Wednesday, September 23, 2009
ESMA
Today, Eve and I took a tour of the one of the most notorious detention centers, which efficiently managed to detain, torture and ultimately murder some 5,000 people between 1976 and 1983. ESMA -- The Escuela de Mecanica de la Armada (Technical School of the Navy) -- is a 35-acre campus in the northern part of Buenos Aires, in the barrio of Nunez. It was founded in 1924 what was then a fairly rural area and served as the Navy's main training school until just a few years ago. But during the dictatorship it was home to Grupo de Tareas 3.3.2 (something along the lines of "Task Force 3.3.2), one of the mainly secret police groups whose sole purpose was to seek out people deemed dangerous -- Peronists, revolutionaries, people who read leftist literature, labor union activists, etc.
This is one of the key points made in the tour and it is absolutely right: the death of 30,000 people was not the result of "unfortunate" excesses by a few rogue military leaders. (That reasoning should sound awfully familiar). Rather, it was a systematic effort to eliminate a set of people deemed "dangerous" to the rejuvenation of the nation. I believe this is called genocide. In numbers it did not reach the levels we have seen elsewhere in the last century, but it bore the imprint of those models.
Carlos Menem, president beginning in 1989, pardoned many of those convicted of human rights crimes during the "Dirty War" and proposed completely demolishing ESMA in order to create a "national reconciliation park." This was halted by the courts and ultimately the property was taken from the Navy, returned to the city of Buenos Aires (who essentially "loaned" it to the Navy for use as a school). In 2004, it was officially designated to become a center for the promotion and defense of human rights, run by a coalition of human rights organizations.
So, although word about the atrocities being committed at ESMA began to leak out in the late 1970s (and provoking the Inter-American Human Rights Commission to visit the country 1979 and investigate potential crimes), there is a feeling that this site is just now taking shape.
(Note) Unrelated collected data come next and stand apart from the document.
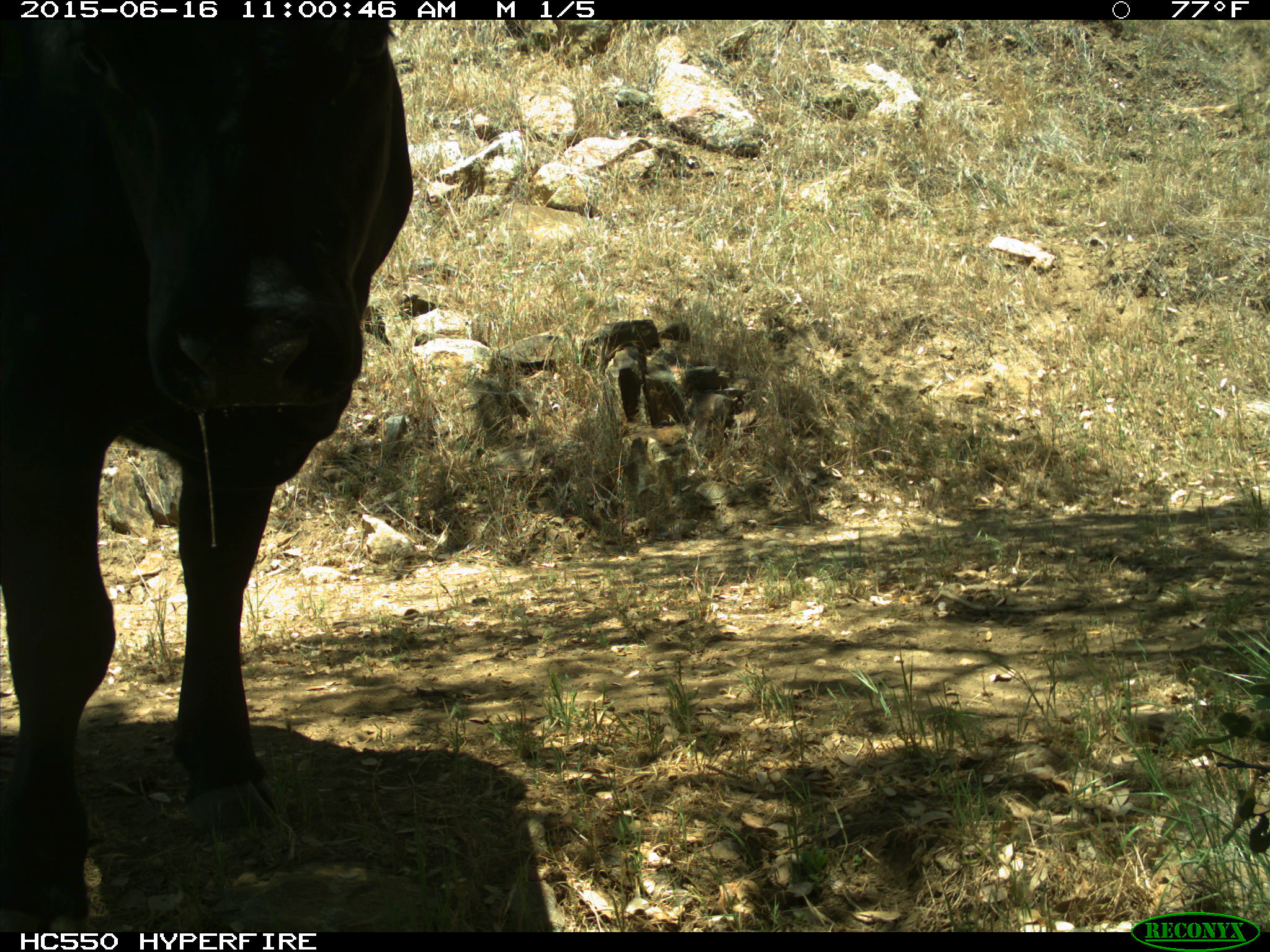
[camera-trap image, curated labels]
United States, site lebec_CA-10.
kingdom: Animalia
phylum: Chordata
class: Mammalia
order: Artiodactyla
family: Bovidae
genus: Bos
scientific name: Bos taurus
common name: domestic cow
Debates continue as to what should happen in the Officer's House (where the detainees lived), what should happen to the larger site, how much restoration should take place. At the moment, tours are by appointment only -- about five thousand people visit per year. The interpretive material in the various rooms are pretty thin and focused on what was there now and what had changed. This is a little too "inside baseball" for most visitors, I think. (Although it is fascinating that what prompted much of the remodeling of the building was the impending visit of the human rights commission in 1979; the regime shipped the detainees off to a Catholic church in Tigre for the duration of the commission's visit, and changed the plan of the building around so it wouldn't match the memories of the few survivors). Most want to learn about what happened here, learn the larger context, hear from the survivors. All of this awaits an expansion of the tours, the development of a real museum, perhaps an introductory video.
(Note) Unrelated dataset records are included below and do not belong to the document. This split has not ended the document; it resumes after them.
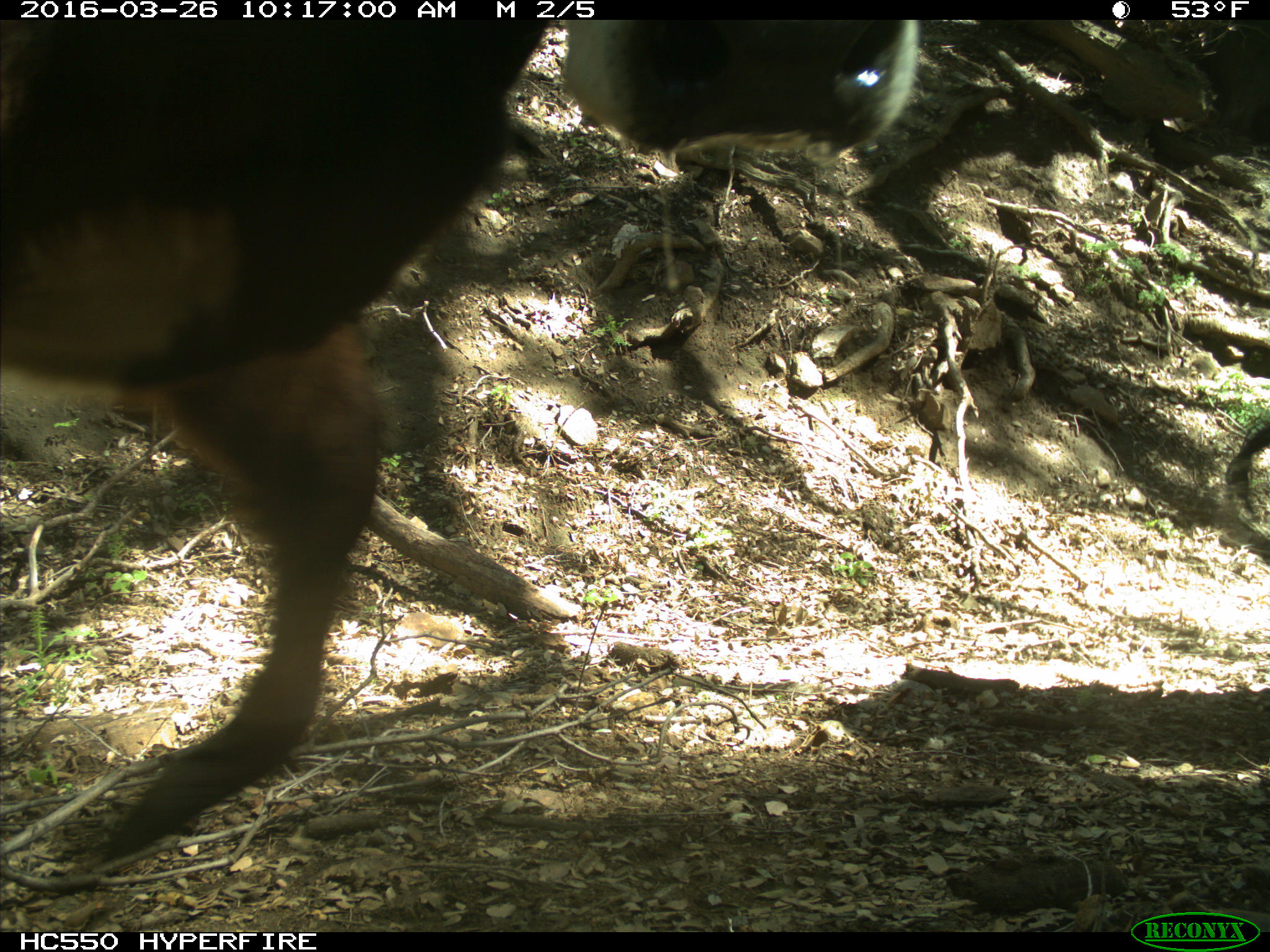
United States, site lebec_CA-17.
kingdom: Animalia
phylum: Chordata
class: Mammalia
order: Artiodactyla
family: Bovidae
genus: Bos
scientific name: Bos taurus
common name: domestic cow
Bos taurus (domestic cow).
I am especially taken by the debate between some -- especially the survivors (some 200 people managed to come out alive) -- who want to preserve the whole thing essentially as is, keeping it as a reminder of the atrocities, and others -- including the Madres de Plaza de Mayo -- who want to bring life back to where death once ruled. They want to make this a cultural center, for young and old to make art and music, and turn the military school into a summer playground. I am sympathetic to this idea, and it fits with the ideas I put forward for what should happen at Ground Zero in New York. It is a fundamental debate, I think, that we should be engaged in: do we continue to produce more and more monuments whose purpose is almost exclusively to remember, or do we choose to honor the victims by invoking Harold Bloom's translation of the Hebrew "baruch," usually simply "blessing" but which he reads as "more life!"
I think there is room for both at ESMA: it seems clear that the Officer's House will remain largely as is, with tours and interpretive signage, but little physical transformation. But the rest of the site -- and most if the buildings were not used by the Grupo de Tareas -- should be revitalized as a living place for portenos. Is that not always the best answer to factories of death -- bring vibrant, democratic life back?
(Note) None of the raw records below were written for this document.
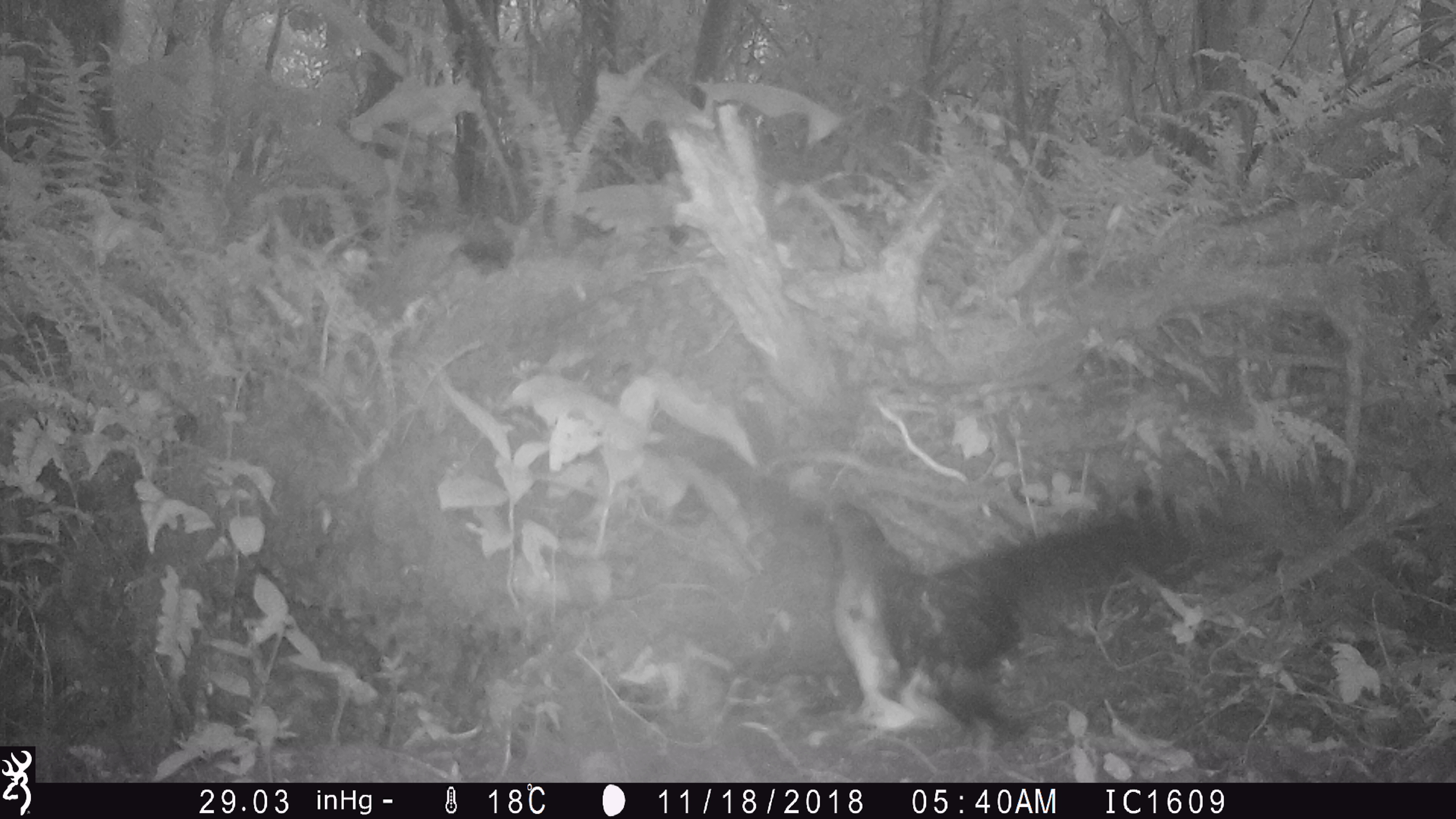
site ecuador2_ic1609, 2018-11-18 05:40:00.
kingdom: Animalia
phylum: Chordata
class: Aves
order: Procellariiformes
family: Procellariidae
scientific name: Procellariidae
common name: petrel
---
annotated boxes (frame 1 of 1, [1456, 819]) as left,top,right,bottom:
petrel: 753,468,1260,750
The issue of ESMA will only become more important when the long-awaited trials of the ESMA leaders begins in October. Yes, twenty-six years after the end of the dictatorship, some of the ESMA leaders are finally going to be forced before a judge. Those not pardoned by Menem managed to outlast the statute of limitations. But in 2003, then-president Nestor Kirchner (succeeded by his wife, Christina) helped get the statute lifted, opening the way for new trials. It took five more years, but they are now beginning, in Cordoba this month, and in Buenos Aires next.
Suffice it to say, I will have more thoughts on the issue of these sites of memory.